- [ОТРЫВОК]
★ ★ ★ ★ ★

Данная многозначность оценки/трактовки того или иного социально-политического института позволяет в очередной раз поставить проблему эффективности государства в ситуации, когда в обществе отсутствует многообразная и разветвленная система политических институтов. Ведь в любом социуме (демократическом, авторитарном или же тоталитарном) время от времени случаются провалы (фиаско) государства – то есть случаи, когда государство (правительство) не в состоянии обеспечить эффективное распределение и использование общественных ресурсов[36]. Но тогда следует понять, чем вызвано состояние такого провала и что в данной ситуации в самом общем виде могут сделать политические институты. Для этого выделим несколько таких наиболее вероятных причин.

Во-первых, очевидно, что к провалам государства приводит ограниченность необходимой для принятия решений информации. Наличие же внутри государственного аппарата групп с особыми интересами может приводить (и исторический опыт показывает, что реально приводит) к значительному искажению даже имеющейся информации. Например, как отмечает в своей диссертации исследователь М.М. Молодцов «…для того, чтобы иметь более или менее объективное представление о состоянии дел в стране, ЦК КПСС был вынужден создать свою собственную, закрытую систему сбора и обработки информации, использующую главным образом источники Комитета государственной безопасности СССР»[37]. И в этих условиях различные политические институты (действующие в рамках политической системы) являются идеальным каналом доведения самыми различными способами социально значимой информации до политического руководства государства.

★ ★ ★ ★ ★

- [ФОРМУЛИРОВКА ЗАДАНИЯ]
Перепишите слово в слово всё, что в отрывке о провалах государства идёт от «Во-первых, очевидно, что» вплоть до «политического руководства государства.».

- [СОСТАВ МАТЕРИАЛА]
★ ★ ★ ★ ★

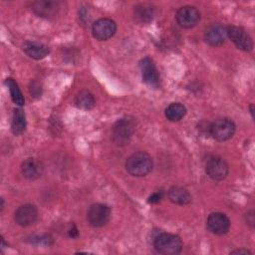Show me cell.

★ ★ ★ ★ ★

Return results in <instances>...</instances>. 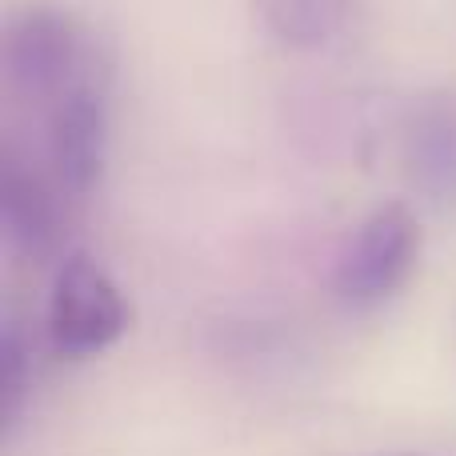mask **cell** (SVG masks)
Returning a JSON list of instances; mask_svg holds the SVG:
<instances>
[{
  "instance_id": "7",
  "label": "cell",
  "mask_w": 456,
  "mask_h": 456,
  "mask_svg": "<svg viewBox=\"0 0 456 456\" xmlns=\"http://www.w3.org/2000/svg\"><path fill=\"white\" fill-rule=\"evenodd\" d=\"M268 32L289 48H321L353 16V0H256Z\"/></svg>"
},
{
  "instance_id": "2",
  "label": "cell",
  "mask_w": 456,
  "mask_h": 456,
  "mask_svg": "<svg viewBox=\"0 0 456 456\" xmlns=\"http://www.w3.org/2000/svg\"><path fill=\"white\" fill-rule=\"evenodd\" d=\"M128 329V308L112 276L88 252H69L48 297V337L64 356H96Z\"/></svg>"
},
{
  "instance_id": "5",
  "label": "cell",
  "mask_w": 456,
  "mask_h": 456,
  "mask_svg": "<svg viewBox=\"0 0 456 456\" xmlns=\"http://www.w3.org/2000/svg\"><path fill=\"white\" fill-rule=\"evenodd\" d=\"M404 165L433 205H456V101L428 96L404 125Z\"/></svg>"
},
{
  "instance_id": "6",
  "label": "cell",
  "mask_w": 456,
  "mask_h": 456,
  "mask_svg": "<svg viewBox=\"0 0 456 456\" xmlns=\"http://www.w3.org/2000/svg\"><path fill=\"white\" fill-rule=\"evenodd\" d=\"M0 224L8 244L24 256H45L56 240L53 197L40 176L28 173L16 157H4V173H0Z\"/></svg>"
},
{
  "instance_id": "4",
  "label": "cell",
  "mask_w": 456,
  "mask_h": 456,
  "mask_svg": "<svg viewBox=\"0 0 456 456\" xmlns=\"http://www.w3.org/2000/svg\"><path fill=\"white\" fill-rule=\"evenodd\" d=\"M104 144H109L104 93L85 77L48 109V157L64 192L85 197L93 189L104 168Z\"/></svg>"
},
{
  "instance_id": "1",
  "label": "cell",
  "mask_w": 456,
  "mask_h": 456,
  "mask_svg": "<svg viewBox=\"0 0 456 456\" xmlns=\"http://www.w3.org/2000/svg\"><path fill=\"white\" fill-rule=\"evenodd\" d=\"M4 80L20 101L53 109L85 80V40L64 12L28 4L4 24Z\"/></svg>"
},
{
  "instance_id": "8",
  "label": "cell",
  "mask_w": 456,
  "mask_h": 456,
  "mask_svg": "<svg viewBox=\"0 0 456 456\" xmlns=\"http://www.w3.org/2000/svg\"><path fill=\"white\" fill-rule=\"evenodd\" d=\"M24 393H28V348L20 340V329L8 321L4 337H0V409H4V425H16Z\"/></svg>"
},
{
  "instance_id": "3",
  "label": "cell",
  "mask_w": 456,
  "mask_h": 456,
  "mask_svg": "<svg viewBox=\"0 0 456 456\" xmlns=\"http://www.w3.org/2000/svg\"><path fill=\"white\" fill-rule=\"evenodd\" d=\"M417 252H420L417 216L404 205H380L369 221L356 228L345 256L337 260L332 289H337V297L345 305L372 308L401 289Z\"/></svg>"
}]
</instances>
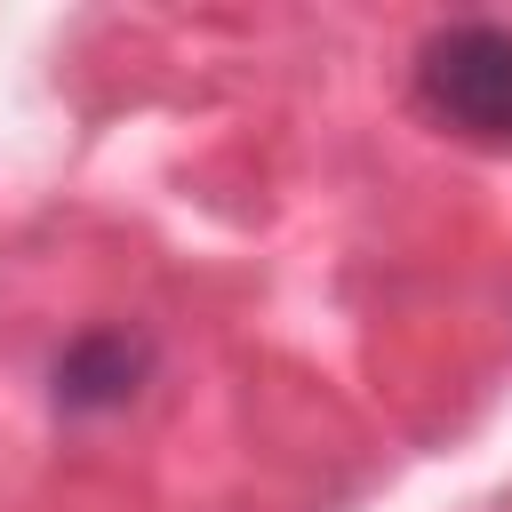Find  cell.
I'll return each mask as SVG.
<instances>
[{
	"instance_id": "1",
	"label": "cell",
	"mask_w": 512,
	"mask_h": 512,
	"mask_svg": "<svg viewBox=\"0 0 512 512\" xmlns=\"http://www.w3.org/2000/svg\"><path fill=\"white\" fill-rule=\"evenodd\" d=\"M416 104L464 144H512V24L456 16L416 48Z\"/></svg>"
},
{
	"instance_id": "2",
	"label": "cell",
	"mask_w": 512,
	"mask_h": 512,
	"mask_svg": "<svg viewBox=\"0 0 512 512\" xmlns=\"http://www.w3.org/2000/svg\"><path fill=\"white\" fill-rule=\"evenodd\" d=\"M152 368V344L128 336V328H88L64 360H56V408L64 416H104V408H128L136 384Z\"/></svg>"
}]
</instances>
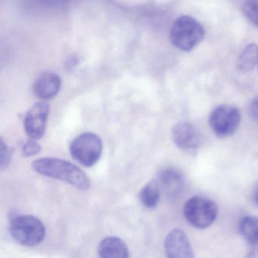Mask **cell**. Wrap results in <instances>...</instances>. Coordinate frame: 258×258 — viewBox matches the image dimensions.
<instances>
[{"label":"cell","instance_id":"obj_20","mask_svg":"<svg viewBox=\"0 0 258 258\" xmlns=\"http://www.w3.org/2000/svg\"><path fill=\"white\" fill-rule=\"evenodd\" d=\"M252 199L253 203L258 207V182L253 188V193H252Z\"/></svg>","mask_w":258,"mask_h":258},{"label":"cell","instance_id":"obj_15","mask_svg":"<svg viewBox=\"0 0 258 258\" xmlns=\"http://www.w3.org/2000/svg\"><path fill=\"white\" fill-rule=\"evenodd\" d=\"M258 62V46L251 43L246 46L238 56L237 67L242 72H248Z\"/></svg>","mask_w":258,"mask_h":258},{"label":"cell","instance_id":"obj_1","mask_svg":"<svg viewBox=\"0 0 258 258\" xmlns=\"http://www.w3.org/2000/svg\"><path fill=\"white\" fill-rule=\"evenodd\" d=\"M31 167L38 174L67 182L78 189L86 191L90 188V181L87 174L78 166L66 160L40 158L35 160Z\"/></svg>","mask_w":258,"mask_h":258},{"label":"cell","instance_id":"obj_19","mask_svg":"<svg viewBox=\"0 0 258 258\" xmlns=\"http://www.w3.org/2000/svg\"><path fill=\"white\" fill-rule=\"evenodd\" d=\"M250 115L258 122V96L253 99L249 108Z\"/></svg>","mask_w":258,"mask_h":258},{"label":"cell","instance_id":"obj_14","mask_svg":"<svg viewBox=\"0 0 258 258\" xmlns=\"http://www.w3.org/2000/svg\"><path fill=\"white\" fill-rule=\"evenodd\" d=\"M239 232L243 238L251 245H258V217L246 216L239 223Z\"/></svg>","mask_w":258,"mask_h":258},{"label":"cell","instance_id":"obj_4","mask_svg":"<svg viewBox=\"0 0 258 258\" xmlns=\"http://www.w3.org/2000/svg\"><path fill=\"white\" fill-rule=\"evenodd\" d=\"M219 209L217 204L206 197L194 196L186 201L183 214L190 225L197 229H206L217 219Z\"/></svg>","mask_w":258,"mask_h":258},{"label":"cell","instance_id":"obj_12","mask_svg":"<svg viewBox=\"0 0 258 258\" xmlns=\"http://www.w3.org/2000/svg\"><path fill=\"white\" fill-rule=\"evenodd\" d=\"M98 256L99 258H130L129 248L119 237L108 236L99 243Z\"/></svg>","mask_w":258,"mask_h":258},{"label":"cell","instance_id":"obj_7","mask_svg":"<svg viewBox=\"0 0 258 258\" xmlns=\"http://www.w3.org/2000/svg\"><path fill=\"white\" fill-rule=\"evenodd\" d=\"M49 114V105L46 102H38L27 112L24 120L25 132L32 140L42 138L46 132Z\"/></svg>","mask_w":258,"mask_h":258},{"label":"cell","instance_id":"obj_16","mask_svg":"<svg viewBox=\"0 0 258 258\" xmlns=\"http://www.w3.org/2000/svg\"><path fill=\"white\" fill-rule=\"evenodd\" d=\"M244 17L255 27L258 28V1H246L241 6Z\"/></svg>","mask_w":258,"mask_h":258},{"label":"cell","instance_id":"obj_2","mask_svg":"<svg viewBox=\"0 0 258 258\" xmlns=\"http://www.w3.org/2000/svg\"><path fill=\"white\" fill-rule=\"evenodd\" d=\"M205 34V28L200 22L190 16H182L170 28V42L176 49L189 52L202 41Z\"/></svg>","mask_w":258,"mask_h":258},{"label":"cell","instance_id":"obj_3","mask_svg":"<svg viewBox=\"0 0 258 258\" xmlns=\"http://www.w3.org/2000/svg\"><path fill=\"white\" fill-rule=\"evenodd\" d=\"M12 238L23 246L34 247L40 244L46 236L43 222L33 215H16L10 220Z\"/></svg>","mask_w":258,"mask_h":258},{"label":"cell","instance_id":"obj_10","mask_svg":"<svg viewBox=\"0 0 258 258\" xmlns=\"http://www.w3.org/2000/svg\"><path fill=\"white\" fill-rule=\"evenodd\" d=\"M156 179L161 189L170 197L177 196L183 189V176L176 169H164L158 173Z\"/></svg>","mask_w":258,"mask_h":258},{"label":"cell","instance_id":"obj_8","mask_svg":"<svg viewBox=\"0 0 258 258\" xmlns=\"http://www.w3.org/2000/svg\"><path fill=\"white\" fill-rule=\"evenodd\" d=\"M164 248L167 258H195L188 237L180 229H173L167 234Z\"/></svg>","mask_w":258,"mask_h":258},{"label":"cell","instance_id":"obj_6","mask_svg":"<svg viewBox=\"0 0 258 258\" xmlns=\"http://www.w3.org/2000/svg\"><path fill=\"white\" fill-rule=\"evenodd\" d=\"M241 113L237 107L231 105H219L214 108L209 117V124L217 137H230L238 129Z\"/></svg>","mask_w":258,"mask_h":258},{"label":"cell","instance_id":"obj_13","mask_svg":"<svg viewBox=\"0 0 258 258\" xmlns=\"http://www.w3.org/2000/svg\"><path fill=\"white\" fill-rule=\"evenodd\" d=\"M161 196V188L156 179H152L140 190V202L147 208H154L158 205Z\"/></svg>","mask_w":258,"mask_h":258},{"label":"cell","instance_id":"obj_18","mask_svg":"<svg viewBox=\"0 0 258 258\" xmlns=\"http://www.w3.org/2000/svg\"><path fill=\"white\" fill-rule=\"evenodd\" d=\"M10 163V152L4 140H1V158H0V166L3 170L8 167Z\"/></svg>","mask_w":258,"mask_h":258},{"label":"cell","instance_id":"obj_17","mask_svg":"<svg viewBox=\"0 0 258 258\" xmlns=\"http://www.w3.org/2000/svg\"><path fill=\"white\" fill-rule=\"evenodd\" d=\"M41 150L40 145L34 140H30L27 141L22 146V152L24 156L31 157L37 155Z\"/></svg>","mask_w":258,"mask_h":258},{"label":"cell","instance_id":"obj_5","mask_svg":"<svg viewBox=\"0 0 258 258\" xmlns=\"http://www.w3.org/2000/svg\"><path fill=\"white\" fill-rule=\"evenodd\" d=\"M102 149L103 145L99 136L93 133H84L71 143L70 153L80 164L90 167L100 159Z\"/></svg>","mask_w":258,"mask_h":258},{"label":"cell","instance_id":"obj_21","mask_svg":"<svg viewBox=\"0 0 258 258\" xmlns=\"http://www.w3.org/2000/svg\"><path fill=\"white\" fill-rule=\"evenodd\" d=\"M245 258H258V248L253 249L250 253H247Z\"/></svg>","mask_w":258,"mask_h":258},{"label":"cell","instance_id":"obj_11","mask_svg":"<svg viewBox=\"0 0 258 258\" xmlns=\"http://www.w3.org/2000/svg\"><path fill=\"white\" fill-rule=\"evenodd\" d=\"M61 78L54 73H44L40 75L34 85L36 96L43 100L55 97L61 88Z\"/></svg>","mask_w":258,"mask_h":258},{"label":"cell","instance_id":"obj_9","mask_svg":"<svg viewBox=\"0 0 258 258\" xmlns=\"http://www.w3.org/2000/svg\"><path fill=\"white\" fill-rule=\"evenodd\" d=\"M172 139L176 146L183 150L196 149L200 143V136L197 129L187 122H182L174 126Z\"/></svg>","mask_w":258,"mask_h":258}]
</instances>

★ ★ ★ ★ ★

- [РЕШЕНИЕ ЗАДАНИЯ]
Во-первых, очевидно, что к провалам государства приводит ограниченность необходимой для принятия решений информации. Наличие же внутри государственного аппарата групп с особыми интересами может приводить (и исторический опыт показывает, что реально приводит) к значительному искажению даже имеющейся информации. Например, как отмечает в своей диссертации исследователь М.М. Молодцов «…для того, чтобы иметь более или менее объективное представление о состоянии дел в стране, ЦК КПСС был вынужден создать свою собственную, закрытую систему сбора и обработки информации, использующую главным образом источники Комитета государственной безопасности СССР»[37]. И в этих условиях различные политические институты (действующие в рамках политической системы) являются идеальным каналом доведения самыми различными способами социально значимой информации до политического руководства государства.